My thought on it all is that if I don’t get better, I won’t have a life to live…so the side effects may kill me, but at least I’ll have my life back to enjoy…I’d rather live a short life full of happiness than a long life full of pain.  (I think most people feel the same way, yet so many choose a life full of pain when they have the choice not to). 

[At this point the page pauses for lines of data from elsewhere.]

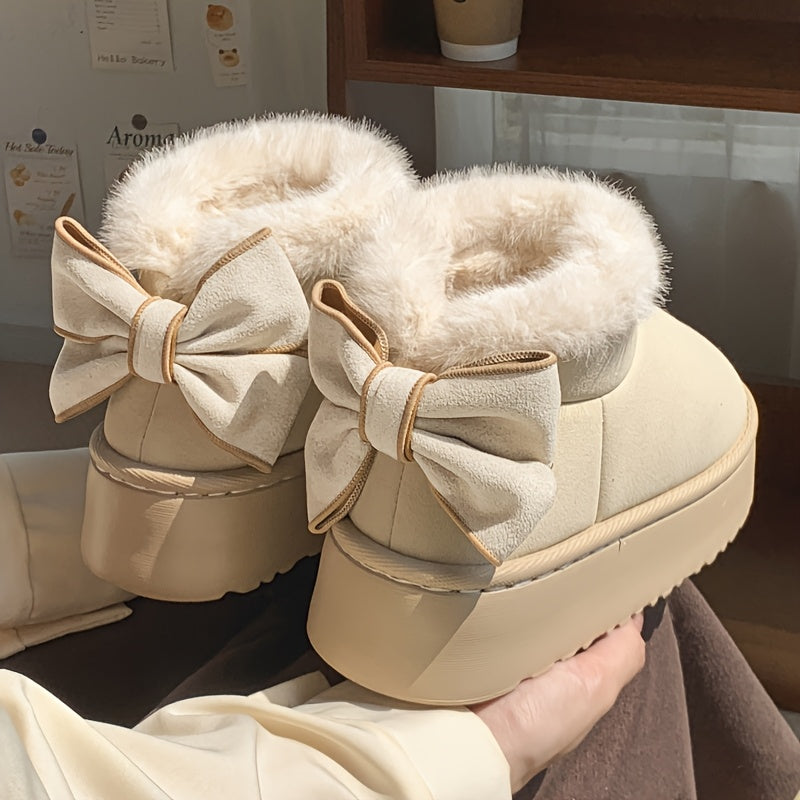 Faux Fur Winter Slippers - High Top with Bow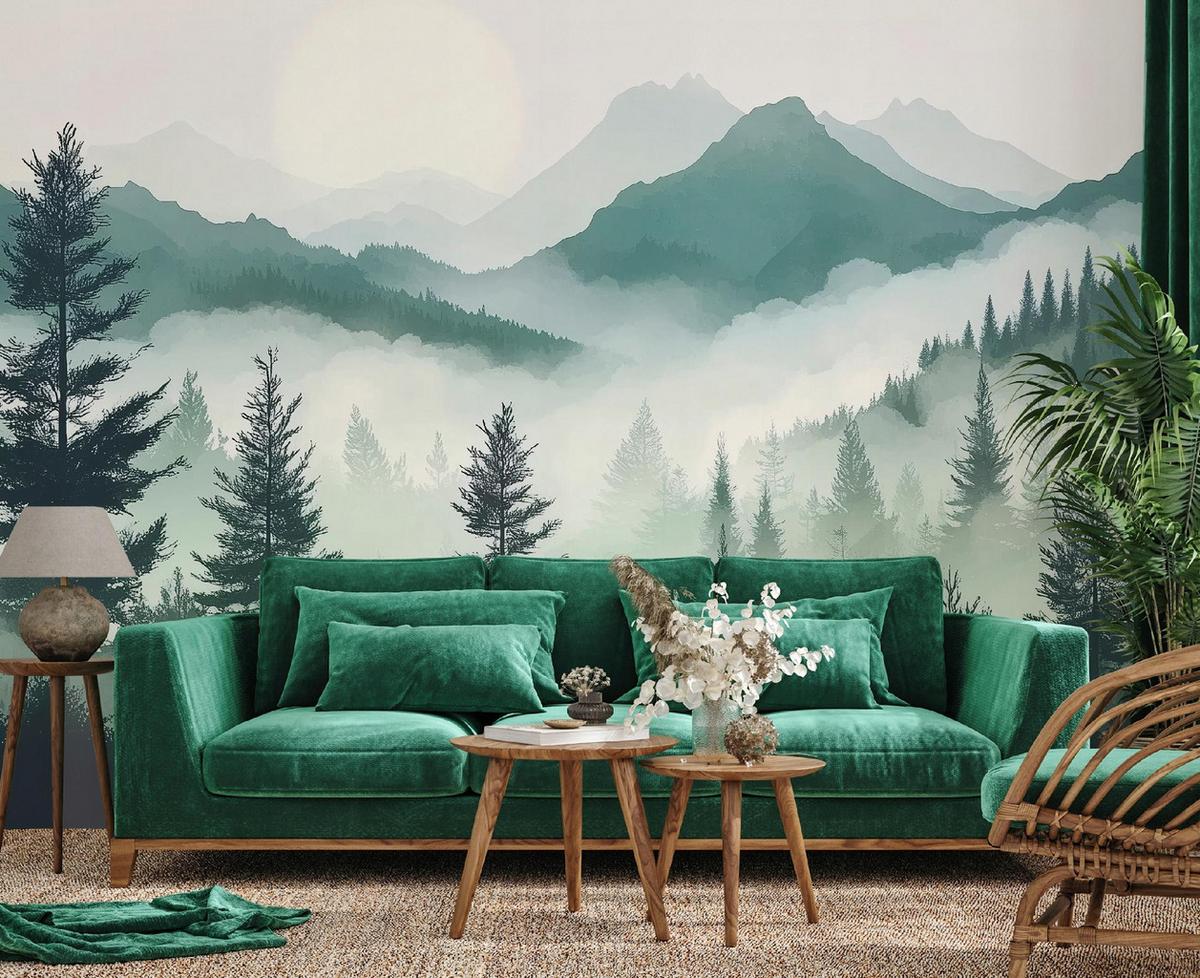 FOTOTAPETE Wald Berge Natur Vlies Tapete Wohnzimmer 250x175 - Grün, Papier (250/175cm) - Wallarena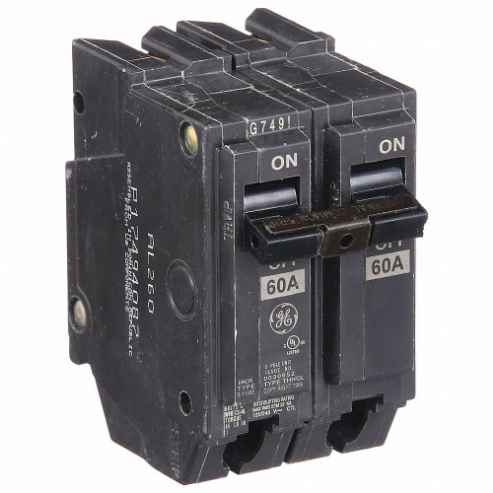 GENERAL ELECTRIC THHQL2160 Molded Case Circuit Breaker, 2 Poles, 60A, 22kAIC at 240V | CE6KKV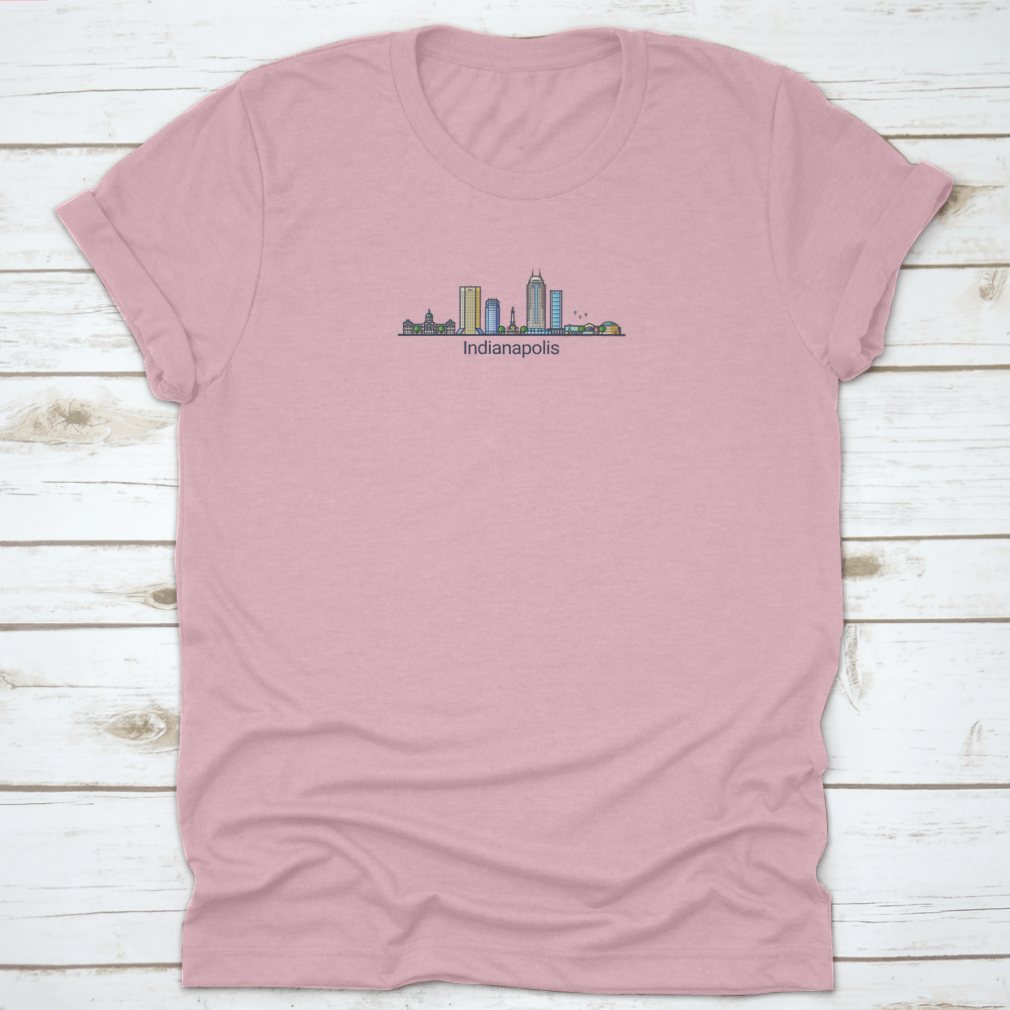 Stylish Banner of Indianapolis City featuring a trendy flat line design, showcasing the skyline in vibrant colors.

So today was my follow up with the Dr, and I am now beginning medicine that’s referred to as a ”cyst buster”.  The Lyme bacteria can take on three different forms in the body, one of them is cysts.  These cysts act as a protection against the antibiotics, part of why the Lyme bacteria can be so hard to eradicate, and why we can be prone to relapse.  We’ve hit the point in my treatment where we feel that the bacteria are now in this cyst form, the majority of the die off seems to have come to a crawl lately.  This next step will then attack these cysts, hopefully breaking them up…and then at the same time I’ll be pumping my body full of strong IV antibiotics to kill the broken up cysts. 

Are you still with me or have I already put you to sleep?  WAKE UP!!!!  I’ll explain it a little better.  It basically means I can expect a crap storm of a war in my body over the next few weeks…as the cysts break up, bacteria will be released into my body (which can make me feel worse), and then the antibiotics kill the bacteria and will leave dead bacteria floating around in my body (which can also make me worse).  I assume you’re getting the idea here that I’m probably going to be feeling worse. 

Each step in this ugly journey of Lyme disease seems to begin with those famous words in the Lyme community:  You have to get worse before you get better.  But let me tell you my friends, that I am getting pretty sick of getting worse while trying to get better.  This will make the 7th antibiotic I’ve been on in the past 12 months…each one causing die off reactions (which we call Herx reactions).  My Lyme Dr recently described what a herx is very clearly.  If I have 10 pieces of bacteria floating in my body making me sick, and I take medicine that breaks it up…I then have 100 pieces of bacteria floating in my body, and until that bacteria leaves my body the extra load of bacteria makes you much sicker.  It’s very similar to a cancer patient with chemo, the treatment actually makes you sicker than the disease at times. 

But it’s a good thing, and gives me hope.  We continue to move in the right direction…I’m in the 6th day of an upswing in how I’ve been feeling, and I hope that means that my good days will continue to get better and better, and my bad days will be fewer and fewer.